Found here are ingredients you might not be able to find at a neighborhood Jewel-Osco, such as chickpea flower, masoor dhal, whole coconuts and the tour's namesake spice, cardamom.

"People say they're very intimidated by Indian food, and I kind of want to demystify things for them," she said. "I love ethnic grocery stores; I love to go to little Saigon, but, at the same time, I feel completely exhilarated and completely intimidated."

Pachikara says Indian food restaurants on Devon Avenue for years have been a popular destination for diners, but now, more and more people are coming for its grocers.

Suzanne Davenport, of Ravenswood, took Pachikara's tour last summer with a few of her neighbors and friends. In 2007, she visited India and discovered a love for India's diverse cultures.

Ever since, she's wanted to learn more about Indian cuisine.

"I just feel really ignorant here," she said of why she wanted to go on the tour. "I live a mile from Devon Avenue, the center of India and Pakistan in Chicago, but I don't know my way around Indian cooking."

Most of all, she no longer wanted to be "intimidated by the grocery stores on Devon Avenue."

The tour helped, Davenport said, and next month she plans to host a dinner party for friends, serving a homemade Indian dish.

Evanston resident Angela Pennisi, 41, said she became tired of referencing "dumbed-down" recipes that substituted authentic Indian spices for the more common.

After taking the tour, she said, she sees Devon Avenue as "a real jewel" for the neighborhood.

Ahmed Khan, whose family has owned Par-Birdie Foods at 2234 W. Devon Ave. since 1988, said shoppers asking for hard-to-find Indian spices has become a common occurrence.

Sometimes, he said, a person who just ate a meal at a nearby Indian restaurant might pop in and ask what ingredients they'd need to make at home a dish they just ate.

"We actually get a lot of people that come in who have a printed-out recipe," he said. "They don’t even know what the [ingredient] looks like — it’s kind of fun to go around and show them."

Pachikara's parents grew up in Kerala, India, which produces nearly all of the country's black pepper.

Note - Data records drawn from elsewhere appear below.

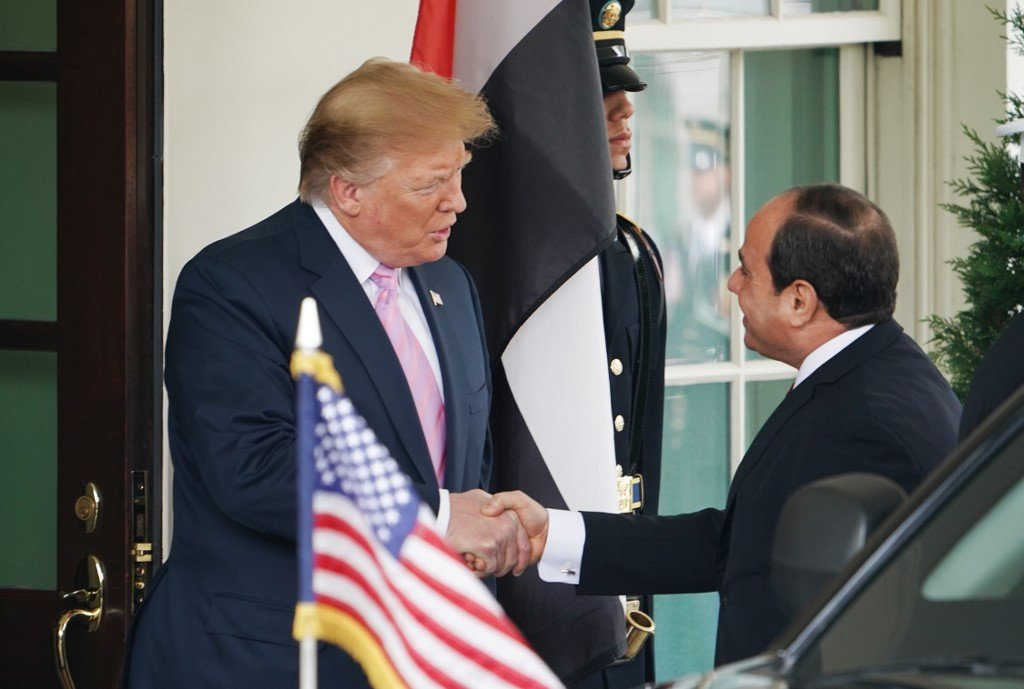 US President Donald Trump greets Egyptian President Abdel Fattah al-Sisi in Washington on 9 April (AFP)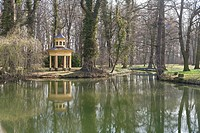 Chinese Pavilion reflected in the castle pond, Spring Snowflakes blossoming in the Jahnishausen castle grounds near Riesa, river Jahna, in spring, Sax...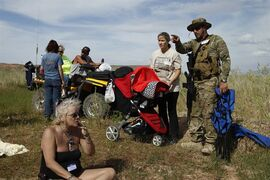 Steven Scalzo, right, and his wife Jamie Scalzo look for a place to set up their chairs during a rally in support of Cliven Bundy along the Virgin River near Bunkerville, Nev. Friday, April 18, 2014. (AP Photo/Las Vegas Review-Journal, John Locher)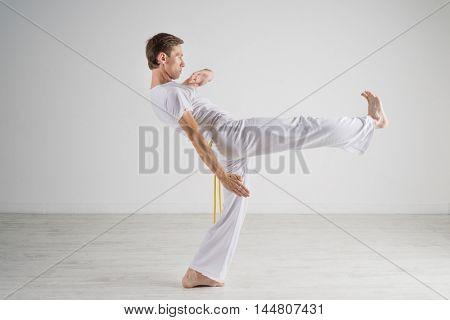 Man in sportswear performing a kick.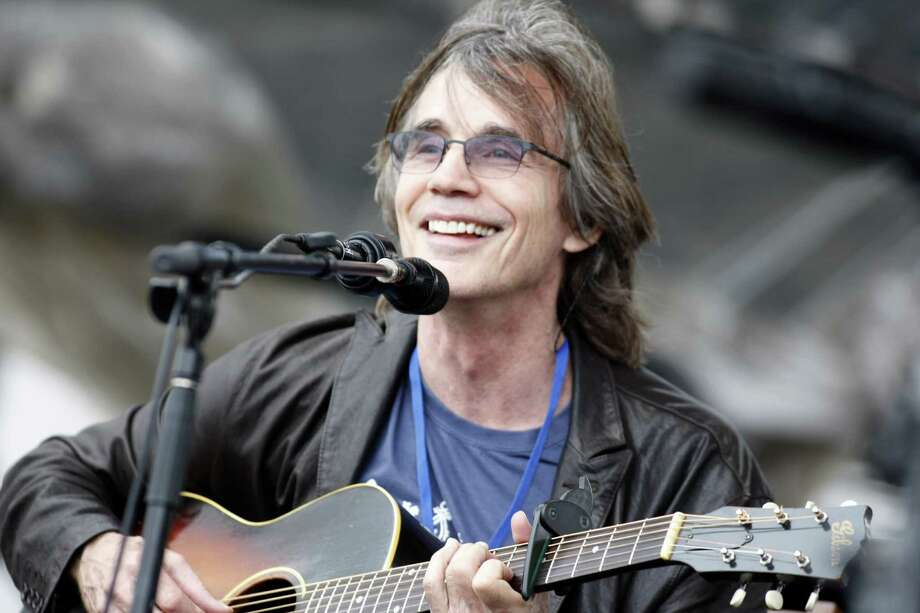 FILE - This July 29, 2012 file photo shows Jackson Browne performing at the Newport Folk Festival in Newport, R.I. Browne will perform at the Rock and Roll Hall of Fame induction ceremony on April 18 in Los Angeles. (AP Photo/Joe Giblin, file) Photo: Joe Giblin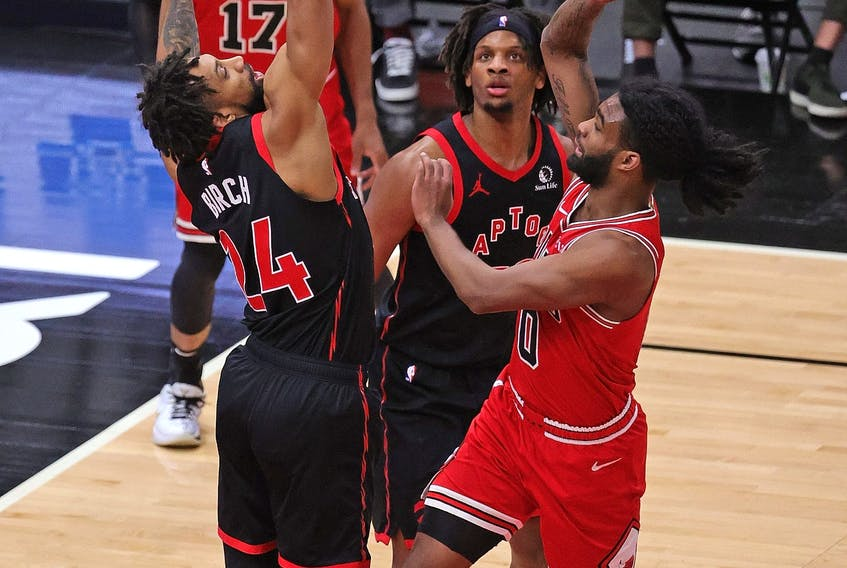 Coby White #0 of the Chicago Bulls shoots over Khem Birch #24 and Freddie Gillespie #55 of the Toronto Raptors at the United Center on May 13, 2021 in Chicago. The Bulls defeated the Raptors 114-102.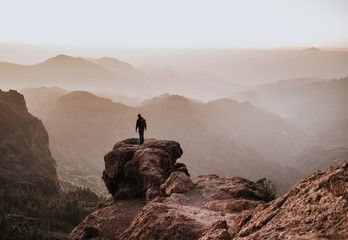 Behind shot of a man with a backpack standing on top of a cliff and enjoying the view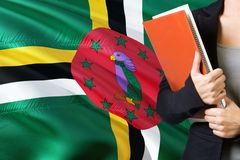 Learning Dominican language concept. Young woman standing with the Dominica flag in the background. Teacher holding books, orange. Blank book cover stock photos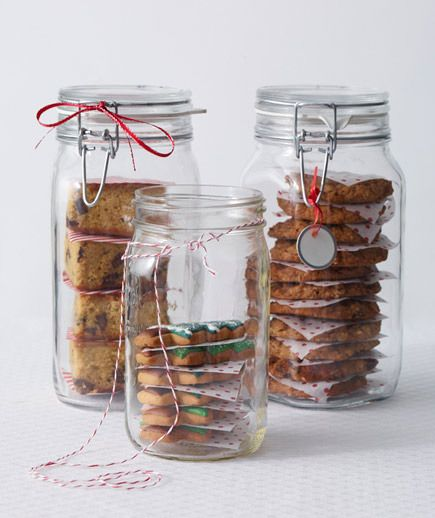Mason jars with cookies and decorative paper separating the cookies.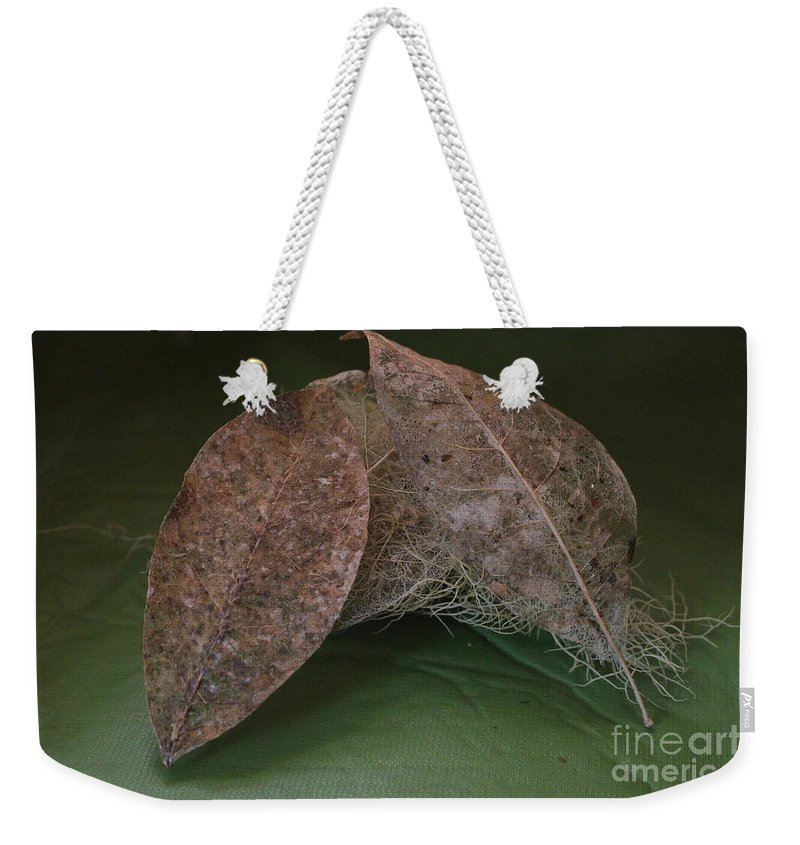 Leaves Weekender Tote Bag featuring the photograph Tangled by Marie Neder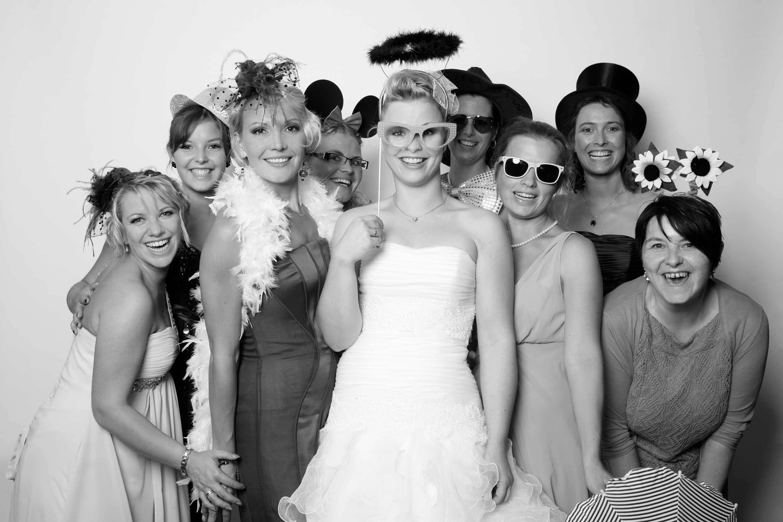 Die Braut steht in der Mitte zahlreicher Frauen. Alle lachen in die Kamera und haben ein Verkleidungsaccessoire auf. Das Bild ist in schwarz und weiß gehalten.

In fact, there was a time when Kerala was one of the only places in the world to get the spice, which was referred to as "black gold" by traders.

"It brought people from all over the world to Kerala," she said. "It's as common there as people like to say dandelions are here."

Kerala also exports nutmeg, vanilla, cinnamon, and more.

It's those flavors — from home and from Devon Avenue — Pachikara hopes to share with Chicago.

"For me half the loveliness of coming to this neighborhood is there's so much you can explore," she said. "And you really do feel like you're in a different country."